Op 22 juli 2004 is de onderneming [bedrijf 2] B.V. (hierna: [bedrijf 3] ) opgericht. [bedrijf 3] houdt zich bezig met ontwikkelen, aankopen en verkopen van concepten, characters en merchandise ten behoeve van bedrijven en instellingen. Sinds 2010 hebben [bedrijf 4] B.V., de onderneming van [D] (de echtgenote van [gedaagde sub 1] ) (hierna: [bedrijf 4] ), en [bedrijf 5] B.V., de onderneming van [E] (de echtgenote van [gedaagde sub 2] ) (hierna: [bedrijf 5] ), beiden 50% van de aandelen in [bedrijf 3] en zijn zij de bestuurders van deze onderneming.
2.5.
In een e-mail van 16 oktober 2009 heeft [gedaagde sub 1] het volgende aan [gedaagde sub 2] bericht: “(…) [D] is ook enthousiast. Ze vond ok dat wijnkoelers in kunst-design ook wel kan… Misschien beperkte product-range kan mogelijk wel….(mits logisch en geld oplevert…ha ha) Zet de toko evt op naam van de dames, zou ook nog kunnen om belangenverstrengeling te voorkomen. (…)”
2.6.
In een e-mail van 15 november 2009 heeft [gedaagde sub 2] het volgende aan [F] , financieel adviseur van [bedrijf 3] (hierna: [F] ) gevraagd: “(…) Voor welke vorm kan het best worden gekozen? Willen de zaak op naam van beide echtgenotes zetten – ik ben op huwelijkse getrouwd (nog steeds!!!!) Waarbij lopen we het minst risico c.q. wil prive zeker geen risico ‘lopen’ (…)”.
2.7.
In een e-mail van 10 januari 2010 heeft [gedaagde sub 2] het volgende aan [F] bericht (met een kopie aan [gedaagde sub 1] en [E] ): “(…) De werkmaatschappij komt zoals bekend op de beider meisjesnamen – ieder 49% en jij 2%. De naam wordt: [bedrijf 2]
De naam voor onze Holding ( [E] & [gedaagde sub 2] ) wordt: [holding] (…).”
2.8.

------------------------------

WAT TE DOEN => Waarmee houdt [bedrijf 3] zich volgens het brondocument bezig?

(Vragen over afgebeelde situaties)
------------------------------

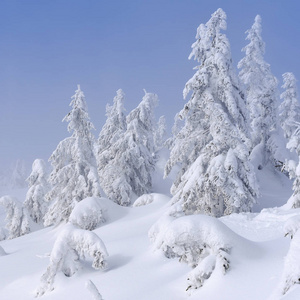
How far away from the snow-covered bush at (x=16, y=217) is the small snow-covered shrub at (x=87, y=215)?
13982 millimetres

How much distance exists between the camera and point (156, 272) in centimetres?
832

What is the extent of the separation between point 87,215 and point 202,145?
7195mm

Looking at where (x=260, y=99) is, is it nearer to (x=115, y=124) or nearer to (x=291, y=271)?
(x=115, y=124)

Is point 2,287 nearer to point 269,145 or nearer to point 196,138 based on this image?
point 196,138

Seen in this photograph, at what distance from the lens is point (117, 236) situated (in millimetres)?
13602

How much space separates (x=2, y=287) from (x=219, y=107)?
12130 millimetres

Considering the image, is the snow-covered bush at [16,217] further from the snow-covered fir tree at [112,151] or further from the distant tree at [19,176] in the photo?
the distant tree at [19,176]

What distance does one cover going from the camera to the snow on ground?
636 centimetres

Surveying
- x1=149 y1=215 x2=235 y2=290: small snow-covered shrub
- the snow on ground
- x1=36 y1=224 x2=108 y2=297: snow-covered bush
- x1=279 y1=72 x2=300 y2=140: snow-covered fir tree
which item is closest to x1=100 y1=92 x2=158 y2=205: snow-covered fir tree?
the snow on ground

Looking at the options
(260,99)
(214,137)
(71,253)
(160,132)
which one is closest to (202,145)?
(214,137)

------------------------------

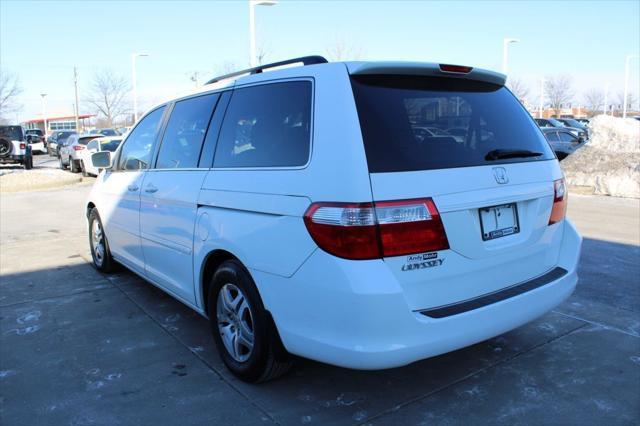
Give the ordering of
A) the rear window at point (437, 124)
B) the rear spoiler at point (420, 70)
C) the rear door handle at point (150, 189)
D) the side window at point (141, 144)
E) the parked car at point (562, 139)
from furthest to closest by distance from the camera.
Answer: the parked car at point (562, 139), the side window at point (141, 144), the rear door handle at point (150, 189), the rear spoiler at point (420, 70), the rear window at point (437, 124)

------------------------------

ANTWOORD => Met het ontwikkelen, aankopen en verkopen van concepten, characters en merchandise ten behoeve van bedrijven en instellingen.